This time, I'm going to introduce you to a very cool open source tool with which you can create your own machine learning (ML) models, train them, and then use them to test some important aspect—presumably security—in your organization. Because just about every organization is subject to spam and phishing, I'll show you how to use this tool to identify probable phishing websites.
The tool we'll be using is Weka. Weka is the Waikato Environment for Knowledge Analysis from Waikato University in New Zealand. Weka also is a small native bird, but that's just one of those fun facts that you can use if you're on "Jeopardy" (…what is a weka?).
You can download Weka from Sourceforge at https://sourceforge.net/projects/weka/. There is also a bounty of information about it and machine learning on the site. For the download, go to the "Files" tab. For this blog, I'll use Weka 3.8.4, but version 3.9 is available on the site. The Weka website is https://www.cs.waikato.ac.nz/ml/weka/. For a LOT more ML information, tutorials, and good AI information, see Machine Learning Mastery: http://MachineLearningMastery.com.

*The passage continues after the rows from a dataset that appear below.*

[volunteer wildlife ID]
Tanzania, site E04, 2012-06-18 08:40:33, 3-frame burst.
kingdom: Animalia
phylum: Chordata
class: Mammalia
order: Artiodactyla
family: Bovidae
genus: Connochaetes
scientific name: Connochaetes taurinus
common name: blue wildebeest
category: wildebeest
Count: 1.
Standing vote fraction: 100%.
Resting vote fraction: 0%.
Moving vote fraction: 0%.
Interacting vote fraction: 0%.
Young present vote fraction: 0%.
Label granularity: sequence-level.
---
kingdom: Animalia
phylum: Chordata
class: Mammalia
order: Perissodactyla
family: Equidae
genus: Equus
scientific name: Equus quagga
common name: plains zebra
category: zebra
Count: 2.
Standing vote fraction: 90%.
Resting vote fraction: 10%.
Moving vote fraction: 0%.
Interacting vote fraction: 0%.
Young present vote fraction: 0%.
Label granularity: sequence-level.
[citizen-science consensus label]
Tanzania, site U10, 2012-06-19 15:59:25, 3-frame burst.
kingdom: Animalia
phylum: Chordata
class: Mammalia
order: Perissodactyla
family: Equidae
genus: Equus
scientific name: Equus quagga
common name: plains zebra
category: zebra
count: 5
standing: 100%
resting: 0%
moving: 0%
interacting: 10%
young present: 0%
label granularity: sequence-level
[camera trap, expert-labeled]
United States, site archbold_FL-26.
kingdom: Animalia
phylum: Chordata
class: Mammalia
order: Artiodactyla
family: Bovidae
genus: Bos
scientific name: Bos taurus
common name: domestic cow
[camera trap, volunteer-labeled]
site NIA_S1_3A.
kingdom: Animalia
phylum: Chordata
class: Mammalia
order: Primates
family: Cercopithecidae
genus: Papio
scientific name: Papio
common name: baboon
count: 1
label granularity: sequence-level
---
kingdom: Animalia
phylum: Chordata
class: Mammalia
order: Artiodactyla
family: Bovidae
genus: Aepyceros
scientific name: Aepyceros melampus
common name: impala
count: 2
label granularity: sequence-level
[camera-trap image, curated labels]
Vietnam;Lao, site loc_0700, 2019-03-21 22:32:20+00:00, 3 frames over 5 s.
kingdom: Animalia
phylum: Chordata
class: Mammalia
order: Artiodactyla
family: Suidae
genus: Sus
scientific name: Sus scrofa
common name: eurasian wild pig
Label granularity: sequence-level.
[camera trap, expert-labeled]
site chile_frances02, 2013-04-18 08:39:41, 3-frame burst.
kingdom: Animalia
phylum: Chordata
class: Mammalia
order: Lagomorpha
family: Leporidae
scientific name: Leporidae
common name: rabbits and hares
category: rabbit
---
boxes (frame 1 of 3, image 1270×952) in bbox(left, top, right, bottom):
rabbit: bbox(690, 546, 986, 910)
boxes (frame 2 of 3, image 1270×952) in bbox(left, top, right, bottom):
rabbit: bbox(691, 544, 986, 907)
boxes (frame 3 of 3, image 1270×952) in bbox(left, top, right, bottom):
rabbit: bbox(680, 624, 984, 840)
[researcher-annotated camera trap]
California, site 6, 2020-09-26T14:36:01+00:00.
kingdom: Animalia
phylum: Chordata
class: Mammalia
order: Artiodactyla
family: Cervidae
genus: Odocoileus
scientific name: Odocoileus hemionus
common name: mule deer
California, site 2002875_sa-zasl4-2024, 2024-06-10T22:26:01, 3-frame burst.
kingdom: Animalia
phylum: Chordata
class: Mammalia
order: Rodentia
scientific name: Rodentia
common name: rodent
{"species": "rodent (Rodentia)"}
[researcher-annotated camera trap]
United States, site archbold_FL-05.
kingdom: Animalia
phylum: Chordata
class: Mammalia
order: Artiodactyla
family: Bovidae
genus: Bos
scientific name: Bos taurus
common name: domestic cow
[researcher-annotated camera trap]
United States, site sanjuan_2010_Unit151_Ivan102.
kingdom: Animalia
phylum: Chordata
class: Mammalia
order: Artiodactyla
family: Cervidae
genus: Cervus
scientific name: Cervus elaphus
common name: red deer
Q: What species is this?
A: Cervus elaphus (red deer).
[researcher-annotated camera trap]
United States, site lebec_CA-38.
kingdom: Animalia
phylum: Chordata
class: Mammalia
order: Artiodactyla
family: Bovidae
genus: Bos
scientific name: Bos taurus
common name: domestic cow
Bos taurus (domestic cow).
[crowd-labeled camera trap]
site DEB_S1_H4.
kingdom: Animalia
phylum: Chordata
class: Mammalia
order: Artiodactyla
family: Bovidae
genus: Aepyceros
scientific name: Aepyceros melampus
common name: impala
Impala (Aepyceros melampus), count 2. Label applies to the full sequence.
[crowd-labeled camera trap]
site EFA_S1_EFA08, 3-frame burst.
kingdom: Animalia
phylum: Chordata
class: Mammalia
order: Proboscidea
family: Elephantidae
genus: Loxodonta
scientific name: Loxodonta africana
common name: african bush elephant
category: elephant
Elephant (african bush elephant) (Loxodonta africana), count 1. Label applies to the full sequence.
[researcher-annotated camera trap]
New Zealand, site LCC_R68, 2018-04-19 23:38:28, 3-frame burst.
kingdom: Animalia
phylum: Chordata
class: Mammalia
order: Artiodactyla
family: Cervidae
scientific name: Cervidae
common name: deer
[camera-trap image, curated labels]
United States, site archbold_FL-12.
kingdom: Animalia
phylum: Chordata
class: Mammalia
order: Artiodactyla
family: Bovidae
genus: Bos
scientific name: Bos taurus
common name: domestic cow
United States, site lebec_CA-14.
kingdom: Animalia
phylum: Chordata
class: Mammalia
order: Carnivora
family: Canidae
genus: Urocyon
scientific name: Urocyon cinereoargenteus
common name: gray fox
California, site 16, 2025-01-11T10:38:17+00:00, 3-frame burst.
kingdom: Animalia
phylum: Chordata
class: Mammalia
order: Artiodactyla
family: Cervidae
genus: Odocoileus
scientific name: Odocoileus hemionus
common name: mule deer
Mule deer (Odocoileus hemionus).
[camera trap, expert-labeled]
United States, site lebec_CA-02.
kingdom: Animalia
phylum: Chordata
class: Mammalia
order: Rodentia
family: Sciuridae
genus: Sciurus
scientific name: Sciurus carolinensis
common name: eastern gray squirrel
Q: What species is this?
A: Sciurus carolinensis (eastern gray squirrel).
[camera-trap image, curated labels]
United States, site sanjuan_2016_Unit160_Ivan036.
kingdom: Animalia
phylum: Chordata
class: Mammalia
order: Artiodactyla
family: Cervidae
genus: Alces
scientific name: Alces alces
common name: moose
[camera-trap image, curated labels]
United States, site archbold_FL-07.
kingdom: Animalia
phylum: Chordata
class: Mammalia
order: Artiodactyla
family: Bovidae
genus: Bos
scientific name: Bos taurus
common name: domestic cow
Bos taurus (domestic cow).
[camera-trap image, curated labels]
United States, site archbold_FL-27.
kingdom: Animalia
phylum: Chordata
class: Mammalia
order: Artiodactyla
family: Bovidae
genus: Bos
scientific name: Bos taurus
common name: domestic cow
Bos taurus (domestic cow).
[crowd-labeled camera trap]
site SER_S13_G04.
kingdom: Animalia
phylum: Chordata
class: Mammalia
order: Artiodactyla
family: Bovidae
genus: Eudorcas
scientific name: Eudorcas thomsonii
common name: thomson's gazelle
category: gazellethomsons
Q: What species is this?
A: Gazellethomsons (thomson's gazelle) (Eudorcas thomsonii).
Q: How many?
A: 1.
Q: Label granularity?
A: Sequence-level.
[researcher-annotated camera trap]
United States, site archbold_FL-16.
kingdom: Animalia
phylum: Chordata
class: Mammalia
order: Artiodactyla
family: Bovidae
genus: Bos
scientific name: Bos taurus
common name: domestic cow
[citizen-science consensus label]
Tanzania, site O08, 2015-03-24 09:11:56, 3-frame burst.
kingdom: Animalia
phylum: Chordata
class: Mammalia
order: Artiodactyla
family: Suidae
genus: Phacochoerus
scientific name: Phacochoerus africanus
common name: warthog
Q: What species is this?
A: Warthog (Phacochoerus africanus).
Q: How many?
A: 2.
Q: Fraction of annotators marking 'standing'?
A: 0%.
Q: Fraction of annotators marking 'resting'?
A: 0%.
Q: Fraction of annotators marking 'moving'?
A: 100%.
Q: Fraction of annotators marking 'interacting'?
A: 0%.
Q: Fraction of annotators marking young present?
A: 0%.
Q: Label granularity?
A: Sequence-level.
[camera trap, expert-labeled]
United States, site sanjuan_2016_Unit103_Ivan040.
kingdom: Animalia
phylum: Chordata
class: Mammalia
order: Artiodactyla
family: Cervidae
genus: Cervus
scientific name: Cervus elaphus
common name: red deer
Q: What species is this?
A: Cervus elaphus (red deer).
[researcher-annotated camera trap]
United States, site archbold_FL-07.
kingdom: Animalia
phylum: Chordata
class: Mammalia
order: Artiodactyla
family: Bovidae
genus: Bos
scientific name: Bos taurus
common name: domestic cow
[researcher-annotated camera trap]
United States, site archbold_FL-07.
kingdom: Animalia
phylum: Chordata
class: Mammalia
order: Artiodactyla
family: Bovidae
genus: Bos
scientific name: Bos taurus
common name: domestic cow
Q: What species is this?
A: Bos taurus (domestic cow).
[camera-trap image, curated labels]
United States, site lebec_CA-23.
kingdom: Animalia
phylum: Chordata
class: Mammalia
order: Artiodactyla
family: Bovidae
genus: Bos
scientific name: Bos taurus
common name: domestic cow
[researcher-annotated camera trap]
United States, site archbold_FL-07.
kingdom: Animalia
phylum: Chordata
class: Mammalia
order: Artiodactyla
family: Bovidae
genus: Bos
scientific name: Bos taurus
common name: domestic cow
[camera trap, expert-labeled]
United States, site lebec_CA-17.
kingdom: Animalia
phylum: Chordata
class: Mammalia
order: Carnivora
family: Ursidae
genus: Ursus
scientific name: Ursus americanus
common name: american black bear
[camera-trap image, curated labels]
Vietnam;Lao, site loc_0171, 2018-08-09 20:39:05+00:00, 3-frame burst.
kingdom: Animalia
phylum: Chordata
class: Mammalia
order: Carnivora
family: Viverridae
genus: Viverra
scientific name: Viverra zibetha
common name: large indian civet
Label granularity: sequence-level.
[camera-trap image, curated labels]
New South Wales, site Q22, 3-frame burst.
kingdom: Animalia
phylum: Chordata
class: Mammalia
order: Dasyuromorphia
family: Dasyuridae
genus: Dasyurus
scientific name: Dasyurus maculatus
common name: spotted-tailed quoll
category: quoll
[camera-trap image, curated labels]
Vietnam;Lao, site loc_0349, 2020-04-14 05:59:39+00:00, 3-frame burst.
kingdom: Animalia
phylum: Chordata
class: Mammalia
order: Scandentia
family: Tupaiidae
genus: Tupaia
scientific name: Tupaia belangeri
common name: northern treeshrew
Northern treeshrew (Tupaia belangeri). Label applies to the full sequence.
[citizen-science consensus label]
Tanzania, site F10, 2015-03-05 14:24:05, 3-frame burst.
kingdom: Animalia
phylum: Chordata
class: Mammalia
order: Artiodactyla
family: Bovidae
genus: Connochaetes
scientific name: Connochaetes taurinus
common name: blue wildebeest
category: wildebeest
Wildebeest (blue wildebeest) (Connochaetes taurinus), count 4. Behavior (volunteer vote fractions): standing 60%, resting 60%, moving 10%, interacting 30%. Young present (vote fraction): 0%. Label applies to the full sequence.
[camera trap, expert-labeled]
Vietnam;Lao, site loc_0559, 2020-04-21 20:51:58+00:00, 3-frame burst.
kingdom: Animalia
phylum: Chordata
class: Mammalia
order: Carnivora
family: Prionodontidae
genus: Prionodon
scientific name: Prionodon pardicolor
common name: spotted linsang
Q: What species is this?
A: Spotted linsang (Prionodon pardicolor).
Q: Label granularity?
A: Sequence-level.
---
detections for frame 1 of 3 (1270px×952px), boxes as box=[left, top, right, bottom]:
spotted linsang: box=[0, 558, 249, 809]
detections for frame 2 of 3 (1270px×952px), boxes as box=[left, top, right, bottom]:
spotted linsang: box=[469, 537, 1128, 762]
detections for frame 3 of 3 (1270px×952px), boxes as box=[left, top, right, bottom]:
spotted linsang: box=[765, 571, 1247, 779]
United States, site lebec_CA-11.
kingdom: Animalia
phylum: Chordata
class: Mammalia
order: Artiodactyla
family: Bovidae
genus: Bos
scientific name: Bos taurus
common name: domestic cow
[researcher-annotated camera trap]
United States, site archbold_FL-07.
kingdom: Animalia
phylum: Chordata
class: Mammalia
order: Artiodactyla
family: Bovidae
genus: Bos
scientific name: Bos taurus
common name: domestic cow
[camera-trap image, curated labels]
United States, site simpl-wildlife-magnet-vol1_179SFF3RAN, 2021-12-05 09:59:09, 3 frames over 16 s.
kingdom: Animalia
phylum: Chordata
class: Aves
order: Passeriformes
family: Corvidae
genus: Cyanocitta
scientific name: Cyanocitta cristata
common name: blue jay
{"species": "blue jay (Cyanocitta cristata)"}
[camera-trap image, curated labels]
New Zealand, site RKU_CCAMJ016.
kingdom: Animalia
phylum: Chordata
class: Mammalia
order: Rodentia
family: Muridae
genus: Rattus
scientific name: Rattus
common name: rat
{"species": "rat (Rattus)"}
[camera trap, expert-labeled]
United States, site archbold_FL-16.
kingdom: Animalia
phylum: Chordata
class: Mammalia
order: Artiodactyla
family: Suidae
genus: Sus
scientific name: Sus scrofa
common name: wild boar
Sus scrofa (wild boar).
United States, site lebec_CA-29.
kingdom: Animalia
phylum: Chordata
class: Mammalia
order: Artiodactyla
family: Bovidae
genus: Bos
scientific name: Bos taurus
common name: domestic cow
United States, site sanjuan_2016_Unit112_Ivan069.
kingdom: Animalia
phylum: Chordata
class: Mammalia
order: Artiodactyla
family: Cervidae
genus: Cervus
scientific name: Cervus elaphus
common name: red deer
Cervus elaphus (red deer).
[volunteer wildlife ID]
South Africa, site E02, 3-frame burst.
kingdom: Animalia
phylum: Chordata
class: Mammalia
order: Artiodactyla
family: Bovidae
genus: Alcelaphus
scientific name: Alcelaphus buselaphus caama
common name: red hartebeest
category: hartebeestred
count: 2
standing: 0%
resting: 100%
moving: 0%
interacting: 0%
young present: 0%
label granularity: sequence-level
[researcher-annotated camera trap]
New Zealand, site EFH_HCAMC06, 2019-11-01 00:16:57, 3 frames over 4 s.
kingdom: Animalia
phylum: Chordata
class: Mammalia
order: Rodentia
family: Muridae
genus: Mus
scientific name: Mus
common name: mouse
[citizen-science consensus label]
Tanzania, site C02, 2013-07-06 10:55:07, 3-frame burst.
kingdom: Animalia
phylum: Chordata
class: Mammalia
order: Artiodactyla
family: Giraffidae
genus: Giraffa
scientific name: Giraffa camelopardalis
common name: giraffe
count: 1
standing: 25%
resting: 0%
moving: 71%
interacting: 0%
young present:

I'm not going to spend time showing you how to install Weka because there is almost nothing to it. We'll begin by giving the tool the once-over, then we'll use it to help identify phishing websites. I am not going to make this an ML tutorial; we've done that before, and even so, there is a lot of great ML information on the Web, so I'll leave it to you to dig into that if you wish. For my part, I'll explain the aspects of ML that we need to use with Weka. So let's get started.
Of course, you need an installed version of Weka, but you also need data. That usually comes in the form of some sort of database or dataset, but it likely is not particularly useful in its original form. This is especially true when the data are freeform as is the case with spam emails. So we must begin by creating a new dataset that we can use to train Weka. That dataset should be fairly large and consist of examples that are bad and examples that are good. In our case, we want verified phishing websites and verified legitimate webpages. Then we need to figure out what makes the phishing websites phishing and create a new database of those attributes. We call those attributes "features," and the process is feature extraction. There is open source software available for that, or, if you are proficient in a language such as Python, you can write your own.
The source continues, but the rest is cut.